- TUGAS TERTULIS:
A - Salin tanpa perubahan bagian kutipan tentang kerja sama sertifikasi halal yang diawali kata-kata berisi "Adapun kerja sama" dan berakhir pada "menerbitkan sertifikat halal.".
B - Dalam kutipan tentang kerja sama sertifikasi halal, dengan lembaga apa BPJPH melakukan kerja sama saling pengakuan sertifikat halal?

- KUTIPAN:
──────────
Sedangkan kerja sama internasional dalam penilaian kesesuaian meliputi saling pengakuan dan saling keberterimaan hasil penilaian kesesuaian. Kerja sama ini berupa pengembangan skema saling pengakuan dan saling keberterimaan hasil penilaian kesesuaian yang dilakukan oleh BPJPH bersama dengan lembaga nonstruktural yang menyelenggarakan tugas pemerintahan di bidang akreditasi dengan lembaga akreditasi negara setempat.
Adapun kerja sama internasional dalam pengakuan sertifikat halal merupakan kerja sama saling pengakuan sertifikat halal yang dilakukan BPJPH dengan lembaga halal luar negeri yang berwenang untuk menerbitkan sertifikat halal.
“Namun apabila di negara setempat tidak terdapat lembaga halal luar negeri, maka pelaku usaha wajib melakukan sertifikasi halal ke BPJPH.” tambah Mastuki.
──────────
- INFORMASI TERSEDIA:
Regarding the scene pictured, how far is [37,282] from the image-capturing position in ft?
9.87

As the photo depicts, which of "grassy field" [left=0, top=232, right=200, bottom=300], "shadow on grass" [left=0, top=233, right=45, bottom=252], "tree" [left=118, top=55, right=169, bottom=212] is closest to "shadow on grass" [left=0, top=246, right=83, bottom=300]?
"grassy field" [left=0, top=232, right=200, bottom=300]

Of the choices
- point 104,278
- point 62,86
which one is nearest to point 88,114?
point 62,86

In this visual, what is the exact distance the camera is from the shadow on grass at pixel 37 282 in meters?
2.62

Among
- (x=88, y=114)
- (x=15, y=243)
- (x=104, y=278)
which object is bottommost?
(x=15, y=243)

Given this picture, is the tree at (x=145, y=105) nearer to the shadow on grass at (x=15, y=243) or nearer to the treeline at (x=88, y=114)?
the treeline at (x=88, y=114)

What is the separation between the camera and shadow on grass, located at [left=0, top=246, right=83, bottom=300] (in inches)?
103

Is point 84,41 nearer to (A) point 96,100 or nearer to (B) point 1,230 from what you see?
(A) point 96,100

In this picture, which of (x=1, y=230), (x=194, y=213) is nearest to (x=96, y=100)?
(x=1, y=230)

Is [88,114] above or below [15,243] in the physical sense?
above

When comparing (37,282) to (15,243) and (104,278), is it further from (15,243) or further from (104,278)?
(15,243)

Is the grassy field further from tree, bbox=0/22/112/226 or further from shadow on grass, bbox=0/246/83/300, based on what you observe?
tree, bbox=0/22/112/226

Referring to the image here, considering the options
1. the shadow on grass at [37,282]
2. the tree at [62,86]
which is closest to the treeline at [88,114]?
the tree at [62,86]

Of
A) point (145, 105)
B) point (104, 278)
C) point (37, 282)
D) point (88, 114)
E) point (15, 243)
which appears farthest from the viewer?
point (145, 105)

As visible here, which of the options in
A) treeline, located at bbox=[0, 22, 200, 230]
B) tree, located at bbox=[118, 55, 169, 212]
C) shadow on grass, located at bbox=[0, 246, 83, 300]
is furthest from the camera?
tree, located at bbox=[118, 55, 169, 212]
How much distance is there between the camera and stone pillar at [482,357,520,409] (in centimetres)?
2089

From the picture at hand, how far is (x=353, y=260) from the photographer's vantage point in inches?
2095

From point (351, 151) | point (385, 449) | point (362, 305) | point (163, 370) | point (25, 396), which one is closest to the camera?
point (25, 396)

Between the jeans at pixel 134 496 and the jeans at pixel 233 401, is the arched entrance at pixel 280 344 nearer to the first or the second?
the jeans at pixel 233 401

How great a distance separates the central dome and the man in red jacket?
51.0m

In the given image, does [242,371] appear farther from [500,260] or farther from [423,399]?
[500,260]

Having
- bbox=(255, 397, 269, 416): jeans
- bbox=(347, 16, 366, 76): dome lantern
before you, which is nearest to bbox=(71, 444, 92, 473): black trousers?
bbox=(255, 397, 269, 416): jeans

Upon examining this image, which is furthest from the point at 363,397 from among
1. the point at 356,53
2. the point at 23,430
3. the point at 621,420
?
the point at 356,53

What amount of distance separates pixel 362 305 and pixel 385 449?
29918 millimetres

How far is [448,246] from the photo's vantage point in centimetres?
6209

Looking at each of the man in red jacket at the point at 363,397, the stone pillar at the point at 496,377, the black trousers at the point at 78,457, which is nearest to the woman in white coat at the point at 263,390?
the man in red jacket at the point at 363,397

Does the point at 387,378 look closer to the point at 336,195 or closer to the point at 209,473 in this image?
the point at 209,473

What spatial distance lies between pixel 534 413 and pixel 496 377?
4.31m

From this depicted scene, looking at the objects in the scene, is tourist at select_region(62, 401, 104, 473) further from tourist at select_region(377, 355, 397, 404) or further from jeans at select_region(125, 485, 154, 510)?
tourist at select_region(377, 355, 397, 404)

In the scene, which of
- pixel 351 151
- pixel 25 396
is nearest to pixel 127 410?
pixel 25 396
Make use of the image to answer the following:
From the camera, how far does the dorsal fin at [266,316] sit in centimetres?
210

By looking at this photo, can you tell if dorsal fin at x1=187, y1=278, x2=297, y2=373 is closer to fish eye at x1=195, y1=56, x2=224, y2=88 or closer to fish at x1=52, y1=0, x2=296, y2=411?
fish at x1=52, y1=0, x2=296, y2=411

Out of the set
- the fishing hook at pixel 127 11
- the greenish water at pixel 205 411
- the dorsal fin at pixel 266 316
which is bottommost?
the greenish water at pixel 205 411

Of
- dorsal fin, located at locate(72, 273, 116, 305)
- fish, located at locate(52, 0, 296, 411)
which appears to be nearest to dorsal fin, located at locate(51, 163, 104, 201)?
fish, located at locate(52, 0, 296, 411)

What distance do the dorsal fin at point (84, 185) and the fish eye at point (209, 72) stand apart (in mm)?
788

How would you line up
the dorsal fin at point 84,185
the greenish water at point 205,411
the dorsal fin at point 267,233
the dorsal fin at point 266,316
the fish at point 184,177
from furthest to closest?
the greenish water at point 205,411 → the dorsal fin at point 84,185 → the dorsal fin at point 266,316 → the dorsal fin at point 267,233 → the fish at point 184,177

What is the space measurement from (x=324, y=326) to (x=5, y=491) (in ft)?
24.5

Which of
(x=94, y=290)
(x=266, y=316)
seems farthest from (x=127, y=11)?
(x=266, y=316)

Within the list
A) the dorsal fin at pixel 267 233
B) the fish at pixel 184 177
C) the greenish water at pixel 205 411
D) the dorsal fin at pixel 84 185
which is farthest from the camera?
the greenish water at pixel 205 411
──────────
- HASIL JAWABAN:
A -
Adapun kerja sama internasional dalam pengakuan sertifikat halal merupakan kerja sama saling pengakuan sertifikat halal yang dilakukan BPJPH dengan lembaga halal luar negeri yang berwenang untuk menerbitkan sertifikat halal.

B - Dengan lembaga halal luar negeri yang berwenang untuk menerbitkan sertifikat halal.